7 de agosto de 2013

Crítica: Círculo de Fogo- Para enfrentar monstros, eles criaram seus próprios monstros


Chega aos cinemas nesta sexta-feira (9) o novo filme do diretor Guillermo del Toro (O Labirinto do Fauno), “Círculo de Fogo” (Pacific Rim). O longa é uma homenagem aos filmes japoneses com criaturas gigantescas.

Quando várias criaturas monstruosas, conhecidas como Kaiju, começam a emergir do mar, tem início uma batalha entre estes seres e os humanos. Para combatê-los, a humanidade desenvolve uma série de robôs gigantescos, os Jaegers, cada um controlado por duas pessoas através de uma conexão neural. Entretanto, mesmo os Jaegers se mostram insuficientes para derrotar os Kaiju. Diante deste cenário, a última esperança é um velho robô, obsoleto, que passa a ser comandado por um antigo piloto (Charlie Hunnam) e uma treinadora (Rinko Kikuchi)

O interessante do filme é justamente não manter o foco apenas nos monstros ou nas cenas de destruição. O treinamento dos personagens e os relacionamentos criados dentro da base de treinamento são abordados, o que não deixa o filme cansativo. O passado de alguns personagens também é explorado, como é o caso da protagonista feminina, interpretada pela bela Rinko Kikuchi. Seu triste passado é disposto para explicar e mostrar que, para poder controlar os gigantes criados para defender o planeta, não é necessário apenas a força física, mas também o equilíbrio psicológico e a empatia com seu parceiro (visto que os robôs são sempre controlados por uma dupla).


A parte visual e os efeitos são impressionantes, repleto de cenas de destruição e prédios estraçalhados, até o 3D pode ser um atrativo a mais na sessão. O elenco de protagonistas é de atores novos e a maioria desconhecido do grande público. Os únicos nomes mais famosos do longa são o de Ron Perlman  (que já havia trabalhado com o diretor em Hellboy 1 e 2) e do Capitão Stacker Pentecost, interpretado por Idris Elba (de Prometheus e Thor). Porém, nenhum grande astro de Hollywood faz parte da produção. Talvez o grande custo de investimento nos efeitos especiais, tenha limitado a contratação de uma grande estrela (Tom Cruise estava cotado para o papel do Capitão Stacker, mas abandonou a produção) o que nada atrapalhou o filme visto que o elenco está em perfeita sintonia. 

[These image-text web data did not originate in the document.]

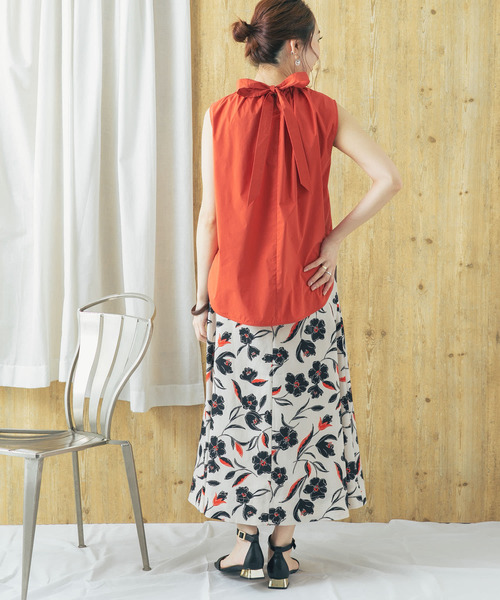 URBAN RESEARCH ROSSO WOMEN（アーバンリサーチ　ロッソ）の「バックリボンギャザーブラウス（シャツ/ブラウス・レディース・チャコールグレー/オレンジ/ライトベージュ・FREE）」の8枚目の写真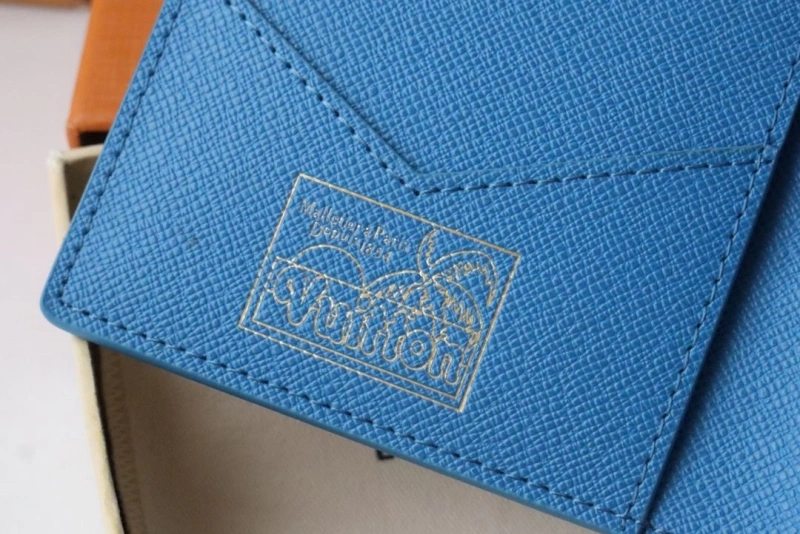 LV Wallets 4178A-0015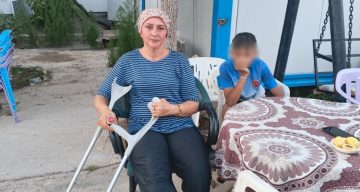 Başıboş köpeklerin kovaladığı anne-oğul düşerek yaralandı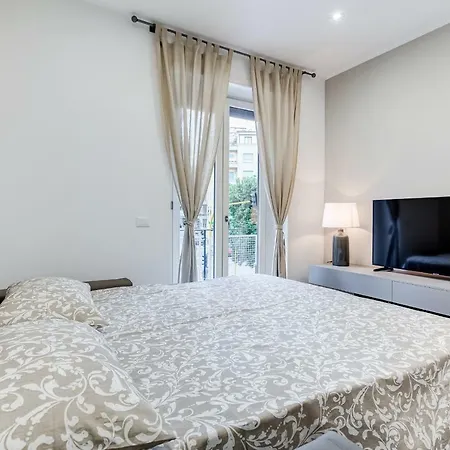 San Pietro Vatican Apartment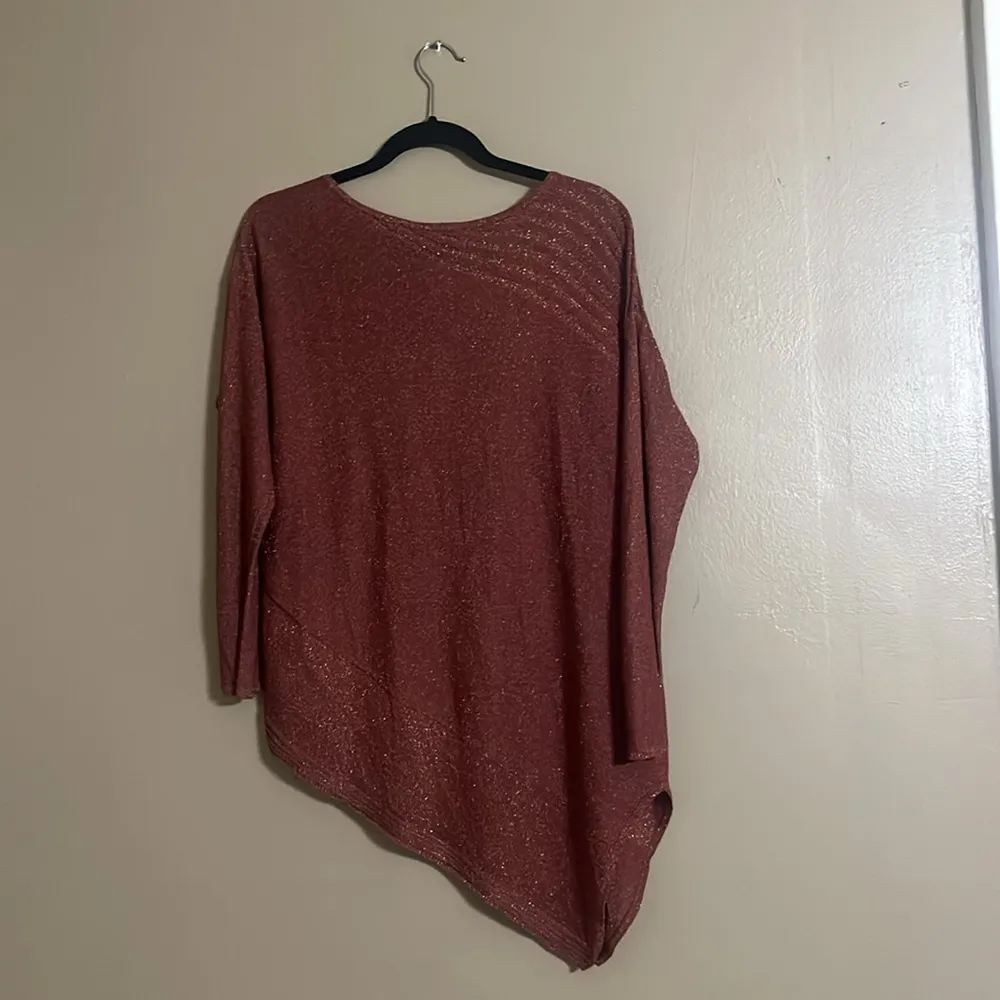 Chico’s Sweater Sz M Long Sleeves Metallic Asymmetrical Textured Lurex Shine - Image 2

Percebi algumas referências a outros filmes do gênero, a começar pelo clássico de ficção científica, “Blade Runner”, aliás, em muitos filmes atuais do gênero, consigo perceber cenários ou um visual parecido a este filme. Não sei se porque é um grande clássico ou se é apenas eu que enxergo isto, mas a chuva contínua em “Circulo de Fogo” e o cenário de Hong Kong tem muito do filme de Ridley Scott. Percebi certa semelhança muito forte também com “Independence Day”, principalmente com relação ao desfecho da trama. E é claro, o longa “Transformers” não poderia deixar de ser lembrado, pois até no momento em que se visualiza o cartaz a lembrança dos carros- robôs é presente. Entretanto, o filme de Del Toro, nada tem haver com a trilogia de Michael Bay, a não ser pelo visual dos Gigantes de Ferro que aí sim lembra muito os heróis de “Transformers”.

O filme funciona como um bom blockbuster e apesar de todas as cenas clichês que são presentes em quase todos filmes de ação, “Círculo de Fogo” foge dos estereótipos que estamos acostumados a ver.  A trama ocorre em vários locais, nenhum dos quais são grandes cidades americanas, nenhuma Nova York destruída como é comum se ver em tantos filmes. O casal de protagonistas também é diferente, e apesar do rapaz ainda ser o cara forte e boa pinta, ela não é nenhuma supermodelo americana típica de filmes de ação. Ao contrário, ela é uma cidadã chinesa que se encaixa nas melhores características de muitas mulheres daquela cultura. E o mais interessante é a celebração da tecnologia (criada pelos homens) combinada com a coragem humana, criatividade, inovação, auto-sacrifício, individualismo (quando for o caso) e de cooperação (quando apropriado). É legal ver cientistas tidos como heróis, e no filme há dois personagens quem retratam bem isto. E também para quem curte vídeo-games com certeza  “Circulo de Fogo” é uma ótima pedida!